La situation dans le Nord-Mali inquiète. Les événements de ces derniers mois montrent que les groupes terroristes y ont retrouvé un pouvoir de nuisance et une capacité opérationnelle. "Cela va mieux!", affirme pourtant le général Patrick Brethous, commandant de la force Barkhane.
"S'il y a un dossier qui nous préoccupe, c’est bien le Nord-Mali, beaucoup plus que Boko Haram. C’est redevenu une zone de non-droit où les djihadistes se restructurent grâce au narcotrafic." Ce haut responsable d’Afrique de l'Ouest, qui requiert l’anonymat, ne cache pas sa déception sur la situation malienne allant même jusqu’à dire qu’une partie des effets de l’opération Serval "est aujourd’hui annulée". Les événements de ces derniers mois montrent que les groupes terroristes y ont retrouvé un pouvoir de nuisance et une capacité opérationnelle certains : c’est depuis le Mali qu’ont été conçus les attentats de Bamako, Ouagadougou et plus récemment à Grand-Bassam, en Côte d’Ivoire. Derrière ces attaques, on retrouve Aqmi (Al Qaida au Maghreb islamique) et Al-Mourabitoune, créé par Mokhtar Belmokhtar. Après des années de brouille, les deux groupes terroristes ont annoncé en décembre leur réconciliation.
"L’armée malienne a fait d’énormes progrès"
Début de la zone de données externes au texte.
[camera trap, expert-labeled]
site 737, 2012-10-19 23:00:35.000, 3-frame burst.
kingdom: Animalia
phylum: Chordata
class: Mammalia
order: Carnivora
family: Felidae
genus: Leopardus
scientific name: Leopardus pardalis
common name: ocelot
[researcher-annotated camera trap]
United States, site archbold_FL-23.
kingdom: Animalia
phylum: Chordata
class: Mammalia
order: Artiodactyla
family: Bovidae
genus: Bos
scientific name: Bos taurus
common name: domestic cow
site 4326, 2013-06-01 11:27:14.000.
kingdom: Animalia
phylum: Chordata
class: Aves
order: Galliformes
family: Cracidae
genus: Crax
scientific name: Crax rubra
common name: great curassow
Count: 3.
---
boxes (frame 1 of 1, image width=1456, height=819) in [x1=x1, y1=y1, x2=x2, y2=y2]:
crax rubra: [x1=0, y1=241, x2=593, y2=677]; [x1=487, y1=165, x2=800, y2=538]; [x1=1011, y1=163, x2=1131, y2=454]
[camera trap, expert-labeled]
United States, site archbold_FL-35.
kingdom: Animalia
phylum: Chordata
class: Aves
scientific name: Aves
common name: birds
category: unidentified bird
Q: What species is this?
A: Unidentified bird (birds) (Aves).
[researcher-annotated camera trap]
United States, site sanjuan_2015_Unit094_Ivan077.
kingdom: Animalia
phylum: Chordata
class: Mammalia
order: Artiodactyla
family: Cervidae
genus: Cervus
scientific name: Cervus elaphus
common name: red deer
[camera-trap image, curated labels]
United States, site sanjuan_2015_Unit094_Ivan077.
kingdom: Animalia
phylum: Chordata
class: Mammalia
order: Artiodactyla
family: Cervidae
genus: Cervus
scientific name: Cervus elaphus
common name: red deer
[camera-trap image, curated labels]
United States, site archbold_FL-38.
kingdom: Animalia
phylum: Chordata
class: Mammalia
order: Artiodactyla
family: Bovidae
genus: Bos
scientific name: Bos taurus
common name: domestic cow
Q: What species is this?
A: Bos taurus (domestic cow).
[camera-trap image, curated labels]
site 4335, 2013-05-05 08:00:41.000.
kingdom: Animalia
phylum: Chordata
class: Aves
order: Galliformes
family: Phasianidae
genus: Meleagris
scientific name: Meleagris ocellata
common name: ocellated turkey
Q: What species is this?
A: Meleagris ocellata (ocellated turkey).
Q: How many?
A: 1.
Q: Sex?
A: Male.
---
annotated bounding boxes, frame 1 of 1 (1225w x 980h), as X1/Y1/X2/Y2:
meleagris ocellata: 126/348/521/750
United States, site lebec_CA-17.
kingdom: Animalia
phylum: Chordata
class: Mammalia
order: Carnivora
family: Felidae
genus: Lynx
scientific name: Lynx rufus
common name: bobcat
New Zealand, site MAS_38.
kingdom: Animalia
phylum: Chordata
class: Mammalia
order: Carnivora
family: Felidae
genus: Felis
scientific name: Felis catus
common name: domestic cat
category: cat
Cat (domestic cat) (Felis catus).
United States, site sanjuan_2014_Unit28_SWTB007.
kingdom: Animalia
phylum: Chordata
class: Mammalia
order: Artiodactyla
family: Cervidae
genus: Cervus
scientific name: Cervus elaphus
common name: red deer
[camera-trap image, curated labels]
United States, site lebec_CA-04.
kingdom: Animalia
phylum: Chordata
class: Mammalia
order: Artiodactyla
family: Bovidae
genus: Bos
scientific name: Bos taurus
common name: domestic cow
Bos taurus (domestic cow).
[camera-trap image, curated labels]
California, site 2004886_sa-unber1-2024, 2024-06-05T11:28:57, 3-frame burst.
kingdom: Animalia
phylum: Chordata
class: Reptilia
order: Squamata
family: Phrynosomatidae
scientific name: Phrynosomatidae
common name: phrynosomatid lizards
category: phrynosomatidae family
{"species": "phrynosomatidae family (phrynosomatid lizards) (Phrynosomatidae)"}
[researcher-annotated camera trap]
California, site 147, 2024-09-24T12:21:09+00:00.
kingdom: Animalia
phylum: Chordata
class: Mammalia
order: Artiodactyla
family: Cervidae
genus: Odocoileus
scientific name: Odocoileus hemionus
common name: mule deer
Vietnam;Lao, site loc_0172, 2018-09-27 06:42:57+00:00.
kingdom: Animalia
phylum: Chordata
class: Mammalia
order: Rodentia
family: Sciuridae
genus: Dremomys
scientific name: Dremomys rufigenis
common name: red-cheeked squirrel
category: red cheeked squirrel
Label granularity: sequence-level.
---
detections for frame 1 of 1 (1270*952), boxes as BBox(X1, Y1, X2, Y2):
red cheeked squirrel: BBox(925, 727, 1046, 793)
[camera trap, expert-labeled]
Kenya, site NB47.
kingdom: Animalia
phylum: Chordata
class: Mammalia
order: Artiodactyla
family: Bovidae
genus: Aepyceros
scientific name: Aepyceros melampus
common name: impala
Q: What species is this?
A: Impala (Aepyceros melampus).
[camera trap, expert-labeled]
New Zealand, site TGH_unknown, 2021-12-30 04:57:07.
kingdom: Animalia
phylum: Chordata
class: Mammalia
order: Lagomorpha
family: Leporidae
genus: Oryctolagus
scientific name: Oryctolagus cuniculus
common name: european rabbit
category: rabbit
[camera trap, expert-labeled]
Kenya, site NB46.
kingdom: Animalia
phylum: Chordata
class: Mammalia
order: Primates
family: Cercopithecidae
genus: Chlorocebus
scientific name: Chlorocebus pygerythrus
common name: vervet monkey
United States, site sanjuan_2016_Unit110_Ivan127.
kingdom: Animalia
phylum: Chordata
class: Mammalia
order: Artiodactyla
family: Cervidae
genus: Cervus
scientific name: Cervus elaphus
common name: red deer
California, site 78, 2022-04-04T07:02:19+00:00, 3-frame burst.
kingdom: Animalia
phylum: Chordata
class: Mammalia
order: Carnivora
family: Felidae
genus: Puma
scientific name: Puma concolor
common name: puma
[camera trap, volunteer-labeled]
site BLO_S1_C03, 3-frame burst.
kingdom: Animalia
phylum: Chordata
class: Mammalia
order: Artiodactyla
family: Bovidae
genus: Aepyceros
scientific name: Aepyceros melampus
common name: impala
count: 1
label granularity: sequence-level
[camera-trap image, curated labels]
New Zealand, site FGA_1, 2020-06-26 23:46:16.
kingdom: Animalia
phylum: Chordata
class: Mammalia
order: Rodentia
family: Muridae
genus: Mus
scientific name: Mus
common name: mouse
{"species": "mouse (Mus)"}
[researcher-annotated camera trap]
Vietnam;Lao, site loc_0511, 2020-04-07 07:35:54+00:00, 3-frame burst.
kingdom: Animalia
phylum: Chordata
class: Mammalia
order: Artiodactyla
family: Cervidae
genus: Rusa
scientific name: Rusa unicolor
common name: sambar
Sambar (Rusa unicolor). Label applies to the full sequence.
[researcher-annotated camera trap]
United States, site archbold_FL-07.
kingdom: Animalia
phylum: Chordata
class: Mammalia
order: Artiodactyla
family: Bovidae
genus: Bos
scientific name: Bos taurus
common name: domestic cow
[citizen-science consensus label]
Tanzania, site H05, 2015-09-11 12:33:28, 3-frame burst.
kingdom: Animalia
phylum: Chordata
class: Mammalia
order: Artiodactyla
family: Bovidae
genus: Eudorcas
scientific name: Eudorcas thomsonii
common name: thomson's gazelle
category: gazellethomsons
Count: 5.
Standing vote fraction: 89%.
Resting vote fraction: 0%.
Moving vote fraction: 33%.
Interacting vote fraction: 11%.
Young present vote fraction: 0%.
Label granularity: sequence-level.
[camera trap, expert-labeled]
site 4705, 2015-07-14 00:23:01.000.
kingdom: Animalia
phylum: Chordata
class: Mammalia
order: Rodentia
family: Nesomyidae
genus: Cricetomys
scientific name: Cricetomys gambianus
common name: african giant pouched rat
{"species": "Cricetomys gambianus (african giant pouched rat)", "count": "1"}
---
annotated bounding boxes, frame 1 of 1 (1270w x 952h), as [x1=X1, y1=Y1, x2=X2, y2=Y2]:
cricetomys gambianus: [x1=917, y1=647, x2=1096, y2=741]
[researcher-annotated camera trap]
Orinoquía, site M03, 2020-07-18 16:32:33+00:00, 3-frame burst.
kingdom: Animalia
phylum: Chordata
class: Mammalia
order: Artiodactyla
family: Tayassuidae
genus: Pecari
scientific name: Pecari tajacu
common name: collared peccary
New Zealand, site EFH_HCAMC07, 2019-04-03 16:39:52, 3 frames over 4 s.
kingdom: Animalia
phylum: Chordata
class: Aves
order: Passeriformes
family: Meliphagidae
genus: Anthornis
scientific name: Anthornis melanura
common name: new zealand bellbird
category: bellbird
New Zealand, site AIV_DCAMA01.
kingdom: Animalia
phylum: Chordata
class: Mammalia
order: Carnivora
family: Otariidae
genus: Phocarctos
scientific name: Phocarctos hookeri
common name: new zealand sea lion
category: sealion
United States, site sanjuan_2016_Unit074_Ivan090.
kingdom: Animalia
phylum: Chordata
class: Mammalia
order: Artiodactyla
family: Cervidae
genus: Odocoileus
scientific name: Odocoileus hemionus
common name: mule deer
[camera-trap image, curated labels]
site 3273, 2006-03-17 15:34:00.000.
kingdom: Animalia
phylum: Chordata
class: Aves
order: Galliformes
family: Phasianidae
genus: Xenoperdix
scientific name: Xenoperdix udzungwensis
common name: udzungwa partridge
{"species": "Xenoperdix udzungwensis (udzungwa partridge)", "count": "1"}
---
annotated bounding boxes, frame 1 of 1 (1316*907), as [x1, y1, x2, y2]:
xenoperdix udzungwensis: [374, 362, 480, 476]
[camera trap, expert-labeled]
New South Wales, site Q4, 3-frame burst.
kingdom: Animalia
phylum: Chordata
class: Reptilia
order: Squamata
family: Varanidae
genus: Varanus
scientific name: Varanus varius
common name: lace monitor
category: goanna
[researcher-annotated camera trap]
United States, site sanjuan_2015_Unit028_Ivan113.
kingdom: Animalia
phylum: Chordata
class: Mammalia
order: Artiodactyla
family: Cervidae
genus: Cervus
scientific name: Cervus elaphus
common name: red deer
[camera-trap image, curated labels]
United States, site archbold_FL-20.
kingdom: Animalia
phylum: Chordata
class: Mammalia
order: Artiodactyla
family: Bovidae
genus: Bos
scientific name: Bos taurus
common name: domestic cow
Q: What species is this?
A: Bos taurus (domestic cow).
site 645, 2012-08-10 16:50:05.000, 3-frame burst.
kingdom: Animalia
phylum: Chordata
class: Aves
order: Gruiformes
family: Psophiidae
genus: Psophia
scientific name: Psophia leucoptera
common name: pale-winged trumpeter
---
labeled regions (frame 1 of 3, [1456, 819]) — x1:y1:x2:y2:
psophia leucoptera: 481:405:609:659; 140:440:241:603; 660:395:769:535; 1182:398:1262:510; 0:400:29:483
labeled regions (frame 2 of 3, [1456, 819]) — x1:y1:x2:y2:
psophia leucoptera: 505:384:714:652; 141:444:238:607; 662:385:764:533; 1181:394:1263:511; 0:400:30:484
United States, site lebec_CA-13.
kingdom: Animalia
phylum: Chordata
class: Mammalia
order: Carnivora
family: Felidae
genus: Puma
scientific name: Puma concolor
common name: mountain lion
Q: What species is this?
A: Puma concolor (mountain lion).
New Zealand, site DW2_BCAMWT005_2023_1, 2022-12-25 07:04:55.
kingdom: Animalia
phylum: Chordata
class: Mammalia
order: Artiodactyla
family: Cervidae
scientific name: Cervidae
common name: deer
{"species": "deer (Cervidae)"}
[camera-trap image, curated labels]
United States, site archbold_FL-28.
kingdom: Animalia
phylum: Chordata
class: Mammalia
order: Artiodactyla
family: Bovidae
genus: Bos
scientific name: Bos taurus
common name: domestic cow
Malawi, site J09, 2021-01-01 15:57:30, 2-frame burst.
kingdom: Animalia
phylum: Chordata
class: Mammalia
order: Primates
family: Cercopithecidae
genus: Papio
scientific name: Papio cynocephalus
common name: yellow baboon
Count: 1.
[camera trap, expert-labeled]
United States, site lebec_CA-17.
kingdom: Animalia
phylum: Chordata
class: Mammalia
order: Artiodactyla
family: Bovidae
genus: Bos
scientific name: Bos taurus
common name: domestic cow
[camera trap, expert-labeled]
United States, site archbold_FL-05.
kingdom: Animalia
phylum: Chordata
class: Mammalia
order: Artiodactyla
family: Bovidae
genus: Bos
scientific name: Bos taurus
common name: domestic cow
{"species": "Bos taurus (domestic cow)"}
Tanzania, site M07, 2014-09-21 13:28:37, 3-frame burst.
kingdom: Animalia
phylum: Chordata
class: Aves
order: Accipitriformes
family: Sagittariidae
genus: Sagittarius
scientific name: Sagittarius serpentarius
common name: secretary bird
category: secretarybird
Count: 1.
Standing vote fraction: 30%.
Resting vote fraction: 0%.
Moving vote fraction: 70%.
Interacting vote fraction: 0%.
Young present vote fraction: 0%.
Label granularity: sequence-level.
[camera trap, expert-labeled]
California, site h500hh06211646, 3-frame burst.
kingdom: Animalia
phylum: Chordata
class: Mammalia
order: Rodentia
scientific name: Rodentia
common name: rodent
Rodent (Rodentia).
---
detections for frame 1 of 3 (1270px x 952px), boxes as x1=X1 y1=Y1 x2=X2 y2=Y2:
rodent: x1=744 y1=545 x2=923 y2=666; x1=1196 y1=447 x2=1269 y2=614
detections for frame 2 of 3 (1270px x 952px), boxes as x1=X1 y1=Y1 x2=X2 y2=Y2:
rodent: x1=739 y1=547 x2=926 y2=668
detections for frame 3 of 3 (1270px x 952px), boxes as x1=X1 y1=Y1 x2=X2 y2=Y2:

Ansar Dine, autre mouvement djihadiste présent dans la zone, poursuit lui aussi sa stratégie de harcèlement à la fois contre les Forces armées maliennes, les casques Bleus de la Minusma mais aussi les éléments français de l’opération Barkhane (3.500 hommes), qui a pris le relais de Serval en étendant son périmètre d’action à toute la Bande sahélo-saharienne (BSS). C’est bien cette organisation, dirigée par la figure touarègue Iyad Ag Ghali, qui a revendiqué avoir posé la mine près de Tessalit sur laquelle, le 12 avril, a sauté un véhicule avant blindé (VAB), tuant trois soldats français. Enfin, la situation politique et sécuritaire dans la ville de Kidal, ville-clé du Nord-Mali, se dégrade. Les négociations pour implanter sur le terrain les accords de paix d’Alger patinent. Et le 12 février, une attaque à la roquette sur le camp de la Minusma, la mission de l’ONU, s’est soldée par la mort de neuf hommes, six casques bleus et trois soldats maliens.
«Notre présence au Niger a aussi tari considérablement les flux de trafic (d’armes)»
"Cela va mieux!", affirme pourtant le général Patrick Brethous, commandant de la force Barkhane. "L’armée malienne a fait d’énormes progrès. Notre présence au Niger a aussi tari considérablement les flux de trafic (d’armes). Certes, les GAT (Groupes armés terroristes) ont de l’argent et peuvent encore payer un jeune 100.000 FCFA (150 euros) pour poser une mine. Mais ils n’ont plus d’unités structurées aptes à combattre, hormis peut-être Ansar Dine. Nous ne leur laissons aucun répit." Un Rafale a d’ailleurs fait feu sur une cible dans l’Adrar des Ifoghas la semaine dernière.
Un ennemi "fuyant et désilhouetté"
Reste que le Sahel fatigue le matériel militaire et que les hélicoptères, indispensables pour surprendre cet ennemi "fuyant et désilhouetté", manquent. Les très utiles Mirage 2000, qui étaient positionnés à Niamey, n’y sont plus et la décision de les faire revenir n’a pas encore été prise. La situation risque de se tendre encore plus dans les mois qui viennent pour Barkhane puisqu’elle a reçu mission de pallier au départ de Sangaris en RCA (République Centrafricaine) et de venir au secours du régime centrafricain en cas de crise.
"Nous nous adaptons à ces situations, tempère le général Brethous. Notre mission n’est pas d’éradiquer complètement ces groupes terroristes ou alors il me faudrait au moins 30.000 hommes. Mais ce qui est certain, c’est que les djihadistes n’ont plus de sanctuaire au Nord-Mali. D’ailleurs, s’ils frappent en dehors du pays, c’est peut-être parce qu’ils sont acculés sur leur territoire."
Jeudi, devant les troupes basées au poste de commandement de Barkhane à N’Djamena, le ministre français de la Défense, Bernard Cazeneuve, a pourtant évoqué les derniers attentats dans la région et la nécessité pour l’opération de s’adapter à la nouvelle donne.